Challenge
Echo the entries below verbatim, starting at the line that contains "What is the separation" and ending at the final line of the entries.

Spatial relation data
>>>>

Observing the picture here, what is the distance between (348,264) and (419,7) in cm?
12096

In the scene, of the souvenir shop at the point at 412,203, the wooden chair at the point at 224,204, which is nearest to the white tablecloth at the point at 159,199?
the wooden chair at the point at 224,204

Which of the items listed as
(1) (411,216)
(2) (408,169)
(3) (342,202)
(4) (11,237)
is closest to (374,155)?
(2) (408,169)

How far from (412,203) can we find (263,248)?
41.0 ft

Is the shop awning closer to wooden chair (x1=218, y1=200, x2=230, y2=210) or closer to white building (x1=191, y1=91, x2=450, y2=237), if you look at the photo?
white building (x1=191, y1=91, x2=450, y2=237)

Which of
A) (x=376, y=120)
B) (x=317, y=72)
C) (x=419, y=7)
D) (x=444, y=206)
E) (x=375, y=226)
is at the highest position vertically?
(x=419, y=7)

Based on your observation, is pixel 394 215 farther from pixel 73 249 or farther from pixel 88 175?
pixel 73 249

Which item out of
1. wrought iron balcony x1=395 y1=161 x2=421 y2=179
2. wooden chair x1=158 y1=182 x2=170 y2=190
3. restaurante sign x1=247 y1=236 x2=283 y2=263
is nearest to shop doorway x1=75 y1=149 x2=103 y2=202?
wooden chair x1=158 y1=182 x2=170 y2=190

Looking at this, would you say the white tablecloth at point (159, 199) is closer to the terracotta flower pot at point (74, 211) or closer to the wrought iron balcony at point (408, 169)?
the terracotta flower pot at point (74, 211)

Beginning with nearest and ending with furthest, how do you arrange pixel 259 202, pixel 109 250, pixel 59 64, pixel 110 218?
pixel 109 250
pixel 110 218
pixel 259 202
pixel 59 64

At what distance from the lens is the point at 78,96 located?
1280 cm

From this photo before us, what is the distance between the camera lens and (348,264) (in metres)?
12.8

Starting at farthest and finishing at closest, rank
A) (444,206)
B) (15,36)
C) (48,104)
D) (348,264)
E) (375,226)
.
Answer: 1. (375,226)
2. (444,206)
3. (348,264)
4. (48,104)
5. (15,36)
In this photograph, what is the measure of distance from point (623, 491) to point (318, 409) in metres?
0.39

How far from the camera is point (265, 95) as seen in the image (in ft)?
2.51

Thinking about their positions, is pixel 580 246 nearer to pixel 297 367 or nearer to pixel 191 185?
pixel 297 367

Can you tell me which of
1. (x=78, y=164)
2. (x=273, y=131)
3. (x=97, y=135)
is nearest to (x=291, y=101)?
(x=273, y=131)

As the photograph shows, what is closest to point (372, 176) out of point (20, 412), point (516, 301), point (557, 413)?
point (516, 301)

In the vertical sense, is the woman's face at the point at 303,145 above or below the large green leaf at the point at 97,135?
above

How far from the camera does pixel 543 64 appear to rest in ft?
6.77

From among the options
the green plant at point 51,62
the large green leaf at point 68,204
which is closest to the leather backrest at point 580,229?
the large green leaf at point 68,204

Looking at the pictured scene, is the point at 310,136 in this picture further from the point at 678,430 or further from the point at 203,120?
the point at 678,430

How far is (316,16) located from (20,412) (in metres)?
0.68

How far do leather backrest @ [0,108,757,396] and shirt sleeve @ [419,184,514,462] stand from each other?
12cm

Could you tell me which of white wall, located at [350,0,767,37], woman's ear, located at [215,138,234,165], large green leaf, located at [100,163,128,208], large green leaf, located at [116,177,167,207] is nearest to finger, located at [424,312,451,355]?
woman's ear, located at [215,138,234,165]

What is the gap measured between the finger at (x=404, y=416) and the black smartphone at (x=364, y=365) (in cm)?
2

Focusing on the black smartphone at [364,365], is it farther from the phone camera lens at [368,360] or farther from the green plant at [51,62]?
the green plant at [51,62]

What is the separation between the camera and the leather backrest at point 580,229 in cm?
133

<<<<

Finished task
What is the separation between the camera and the leather backrest at point 580,229 in cm?
133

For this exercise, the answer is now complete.